Nowitzki declared for the 1998 NBA draft and wound up in Dallas. Thirteen seasons later, he not only has steered the Mavericks to the brink of the Finals, he has carved out a niche as the best-shooting big man in league annals.
Rick Carlisle, the Mavs coach, claims that Nowitzki rates among the top 10 NBA players of all-time. That might be showing a bit too much love for his player. But top 25? Could be.
Nowitzki carries the banner for a long parade of international players, 84 from 38 countries and territories at the start of the season. You can hear almost as many accents in a locker room as at a United Nations meeting.
The Dream Team begat Dirk and his passport-carrying pals. It led to this season's 15-man All-NBA squad welcoming three expatriates - Nowitzki, the Spurs' Manu Ginobili (Argentina) and the Lakers' Pao Gasol (Spain), who was a precocious 12-year-old in Barcelona when Jordan and Magic and the paparazzi pulled into his town in 1992.
It has led to a Western Conference finals featuring three starters from distant lands - besides Nowitzki, the Oklahoma City Thunder's Serge Ibaka (Democratic Republic of Congo) and Thabo Sefolosh (Switzerland). Plus a proven back-up, the Mavs' Peja Stojakovic (Serbia).
The East, a bit more domesticated, includes the Bulls starter Luol Deng, a Sudan native who stopped off at Duke University, along with back-ups Omer Asik (Turkey) of Chicago and Zydrunas Ilgauskas of Miami (Lithuania).
Collectively, they have transformed the league. In Europe, in particular, young players are not locked into a specific position and taught only related skills. Hence, extra-tall guys now run the floor rather than just drop anchor in the lane. They score on jump shots from distance as well as dunks at the rim.
Imagine: without a Dream Team, there might have been no Yao Ming, whose pilgrimage to the NBA made basketball the most popular physical activity in China, with an estimated 300 million dribblers and wishful dunkers.
What began as a trickle is now a steady stream. As US Olympics coach Chuck Daly prophesied then: "There will come a day - I'm not saying it will happen anytime soon, mind you, but it's inevitable that it will happen - that [other countries] will be able to compete with us on even terms. And they'll look back on the Dream Team as a landmark event in that process."
A look at a projected NBA draft reveals a stunningly diverse group. Gentlemen, stand and be recognised. Be careful not to scrape your head on the ceiling.

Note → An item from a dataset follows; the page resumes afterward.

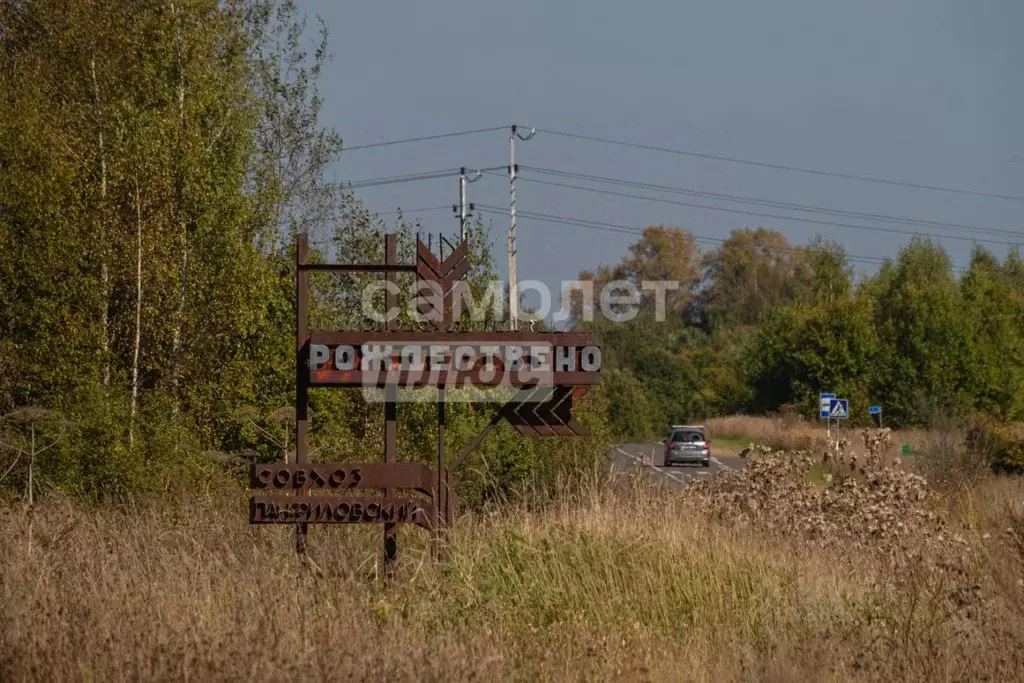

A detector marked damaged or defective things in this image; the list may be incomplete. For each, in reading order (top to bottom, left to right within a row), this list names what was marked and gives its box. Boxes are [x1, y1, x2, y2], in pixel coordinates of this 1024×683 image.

Fourth: Enes Kanter, 6ft 11ins, of Turkey.
Fifth: Jonas Valanciunas, 6ft 11ins, of Lithunia.
Sixth: Jan Vesely, 6ft 11ins, of Serbia.
Seventh: Donatas Motiejunas, 7ft, of Lithunia.
Eighth: Bismack Biyombo, 6ft 9ins, DR Congo.
Three others, each 6ft 10ins or taller, are forecast for the first round.
So, high-fives to the Dream Team for making this marvellous migration possible. Those cover-your-eyes blow outs in 1992 made today's NBA is a joy to behold.